-------- INPUT DATA --------

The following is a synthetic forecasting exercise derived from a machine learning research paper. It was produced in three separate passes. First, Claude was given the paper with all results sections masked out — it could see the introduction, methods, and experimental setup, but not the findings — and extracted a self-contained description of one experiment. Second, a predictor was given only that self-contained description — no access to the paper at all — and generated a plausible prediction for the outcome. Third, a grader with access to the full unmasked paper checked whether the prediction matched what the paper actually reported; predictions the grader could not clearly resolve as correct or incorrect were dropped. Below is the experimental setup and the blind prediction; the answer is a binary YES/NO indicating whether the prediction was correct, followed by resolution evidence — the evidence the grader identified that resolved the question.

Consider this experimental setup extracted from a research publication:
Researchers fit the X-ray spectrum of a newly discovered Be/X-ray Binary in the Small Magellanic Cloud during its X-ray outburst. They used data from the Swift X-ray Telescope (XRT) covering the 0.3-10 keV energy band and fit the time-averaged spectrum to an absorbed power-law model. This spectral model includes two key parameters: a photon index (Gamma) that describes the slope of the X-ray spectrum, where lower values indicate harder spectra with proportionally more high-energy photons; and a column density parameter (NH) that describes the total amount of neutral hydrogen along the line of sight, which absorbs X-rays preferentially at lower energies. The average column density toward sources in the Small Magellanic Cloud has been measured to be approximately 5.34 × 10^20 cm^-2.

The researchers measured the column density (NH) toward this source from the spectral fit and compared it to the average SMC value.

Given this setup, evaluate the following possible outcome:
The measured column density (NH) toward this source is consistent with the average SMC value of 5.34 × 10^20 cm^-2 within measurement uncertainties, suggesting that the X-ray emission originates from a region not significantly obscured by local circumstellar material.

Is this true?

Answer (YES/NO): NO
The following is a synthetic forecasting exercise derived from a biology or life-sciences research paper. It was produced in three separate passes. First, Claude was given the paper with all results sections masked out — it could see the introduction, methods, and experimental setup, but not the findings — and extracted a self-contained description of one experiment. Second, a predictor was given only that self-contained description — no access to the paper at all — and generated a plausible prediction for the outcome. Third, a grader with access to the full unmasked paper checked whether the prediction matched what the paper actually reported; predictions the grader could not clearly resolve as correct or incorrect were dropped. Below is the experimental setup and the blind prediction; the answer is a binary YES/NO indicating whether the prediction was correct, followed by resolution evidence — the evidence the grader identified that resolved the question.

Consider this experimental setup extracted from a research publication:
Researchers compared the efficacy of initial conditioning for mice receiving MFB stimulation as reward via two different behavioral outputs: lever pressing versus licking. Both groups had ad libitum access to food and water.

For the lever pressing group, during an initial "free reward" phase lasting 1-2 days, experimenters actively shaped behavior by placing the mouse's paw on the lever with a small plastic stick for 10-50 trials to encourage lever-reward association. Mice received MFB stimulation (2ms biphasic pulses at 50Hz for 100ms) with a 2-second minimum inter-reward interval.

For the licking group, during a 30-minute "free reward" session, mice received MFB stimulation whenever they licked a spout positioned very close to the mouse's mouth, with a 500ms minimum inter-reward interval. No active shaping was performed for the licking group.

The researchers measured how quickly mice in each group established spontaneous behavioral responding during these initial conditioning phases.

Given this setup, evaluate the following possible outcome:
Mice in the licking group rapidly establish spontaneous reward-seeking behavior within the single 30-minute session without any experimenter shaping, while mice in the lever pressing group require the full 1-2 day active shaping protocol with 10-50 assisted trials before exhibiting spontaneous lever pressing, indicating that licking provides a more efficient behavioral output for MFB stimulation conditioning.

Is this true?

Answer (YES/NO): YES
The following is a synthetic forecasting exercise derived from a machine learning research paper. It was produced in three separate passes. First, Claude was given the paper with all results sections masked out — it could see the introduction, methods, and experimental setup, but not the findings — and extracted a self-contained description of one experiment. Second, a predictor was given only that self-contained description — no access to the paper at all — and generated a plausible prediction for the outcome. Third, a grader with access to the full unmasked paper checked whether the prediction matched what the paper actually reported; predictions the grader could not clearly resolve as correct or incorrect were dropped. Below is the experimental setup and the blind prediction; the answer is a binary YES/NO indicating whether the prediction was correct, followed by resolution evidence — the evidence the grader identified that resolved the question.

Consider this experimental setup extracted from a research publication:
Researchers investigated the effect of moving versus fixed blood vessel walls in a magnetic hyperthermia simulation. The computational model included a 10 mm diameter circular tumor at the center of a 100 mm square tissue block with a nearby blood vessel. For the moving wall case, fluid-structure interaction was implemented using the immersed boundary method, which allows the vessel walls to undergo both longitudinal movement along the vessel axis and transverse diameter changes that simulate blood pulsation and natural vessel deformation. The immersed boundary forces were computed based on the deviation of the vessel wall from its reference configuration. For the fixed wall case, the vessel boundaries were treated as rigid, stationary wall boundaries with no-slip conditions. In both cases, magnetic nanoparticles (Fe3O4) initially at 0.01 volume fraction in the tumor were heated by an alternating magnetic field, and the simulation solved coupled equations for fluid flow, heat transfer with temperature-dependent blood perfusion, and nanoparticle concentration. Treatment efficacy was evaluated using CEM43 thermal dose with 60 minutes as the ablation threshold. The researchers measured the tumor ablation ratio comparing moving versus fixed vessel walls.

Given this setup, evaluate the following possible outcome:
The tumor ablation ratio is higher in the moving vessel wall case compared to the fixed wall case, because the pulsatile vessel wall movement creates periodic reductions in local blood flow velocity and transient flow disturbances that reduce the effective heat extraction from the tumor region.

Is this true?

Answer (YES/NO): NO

--------
-------- INPUT DATA --------

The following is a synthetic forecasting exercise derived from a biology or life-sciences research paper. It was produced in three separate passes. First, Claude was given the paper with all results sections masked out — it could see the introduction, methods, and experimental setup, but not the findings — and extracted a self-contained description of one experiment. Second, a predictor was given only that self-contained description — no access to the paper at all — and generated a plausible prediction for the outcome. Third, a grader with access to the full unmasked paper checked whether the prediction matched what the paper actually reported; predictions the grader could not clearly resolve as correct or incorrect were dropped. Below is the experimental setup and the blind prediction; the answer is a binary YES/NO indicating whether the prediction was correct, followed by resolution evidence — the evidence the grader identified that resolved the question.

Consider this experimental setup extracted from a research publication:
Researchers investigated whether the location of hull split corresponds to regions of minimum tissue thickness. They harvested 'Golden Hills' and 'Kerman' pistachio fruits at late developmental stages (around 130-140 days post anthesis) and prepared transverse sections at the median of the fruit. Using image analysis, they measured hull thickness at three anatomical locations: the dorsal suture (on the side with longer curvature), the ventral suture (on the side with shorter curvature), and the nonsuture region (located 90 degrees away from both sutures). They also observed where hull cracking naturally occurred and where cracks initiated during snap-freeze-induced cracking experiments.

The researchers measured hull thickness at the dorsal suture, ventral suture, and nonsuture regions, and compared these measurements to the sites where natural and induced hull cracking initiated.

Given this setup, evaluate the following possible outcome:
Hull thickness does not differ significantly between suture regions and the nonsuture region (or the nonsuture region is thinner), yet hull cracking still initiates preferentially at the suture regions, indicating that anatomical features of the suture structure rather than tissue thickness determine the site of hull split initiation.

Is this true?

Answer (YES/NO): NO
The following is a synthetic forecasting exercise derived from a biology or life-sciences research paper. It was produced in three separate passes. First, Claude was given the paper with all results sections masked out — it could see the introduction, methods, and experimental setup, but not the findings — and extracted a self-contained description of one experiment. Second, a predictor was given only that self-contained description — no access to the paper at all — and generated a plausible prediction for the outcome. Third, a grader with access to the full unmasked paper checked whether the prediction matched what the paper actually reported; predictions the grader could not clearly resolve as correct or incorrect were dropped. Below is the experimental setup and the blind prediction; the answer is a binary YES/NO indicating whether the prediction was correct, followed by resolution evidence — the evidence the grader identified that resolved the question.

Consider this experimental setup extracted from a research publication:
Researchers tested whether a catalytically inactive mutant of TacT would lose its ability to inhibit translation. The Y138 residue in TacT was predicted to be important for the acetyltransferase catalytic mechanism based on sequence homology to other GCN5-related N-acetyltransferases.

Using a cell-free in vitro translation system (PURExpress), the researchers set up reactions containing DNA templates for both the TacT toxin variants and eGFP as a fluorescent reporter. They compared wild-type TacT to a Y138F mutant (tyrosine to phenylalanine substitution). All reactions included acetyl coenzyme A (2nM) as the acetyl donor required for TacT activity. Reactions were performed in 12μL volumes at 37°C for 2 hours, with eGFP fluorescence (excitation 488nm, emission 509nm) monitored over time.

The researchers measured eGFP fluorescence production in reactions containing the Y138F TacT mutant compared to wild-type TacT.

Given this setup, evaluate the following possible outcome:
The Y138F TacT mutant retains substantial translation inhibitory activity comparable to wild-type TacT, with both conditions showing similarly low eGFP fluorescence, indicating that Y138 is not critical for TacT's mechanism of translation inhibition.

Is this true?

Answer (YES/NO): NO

--------

TASK REQUIREMENTS>
Return every line of the preceding records in which the word "type" appears.

EXERCISE ANSWER>
Using a cell-free in vitro translation system (PURExpress), the researchers set up reactions containing DNA templates for both the TacT toxin variants and eGFP as a fluorescent reporter. They compared wild-type TacT to a Y138F mutant (tyrosine to phenylalanine substitution). All reactions included acetyl coenzyme A (2nM) as the acetyl donor required for TacT activity. Reactions were performed in 12μL volumes at 37°C for 2 hours, with eGFP fluorescence (excitation 488nm, emission 509nm) monitored over time.
The researchers measured eGFP fluorescence production in reactions containing the Y138F TacT mutant compared to wild-type TacT.
The Y138F TacT mutant retains substantial translation inhibitory activity comparable to wild-type TacT, with both conditions showing similarly low eGFP fluorescence, indicating that Y138 is not critical for TacT's mechanism of translation inhibition.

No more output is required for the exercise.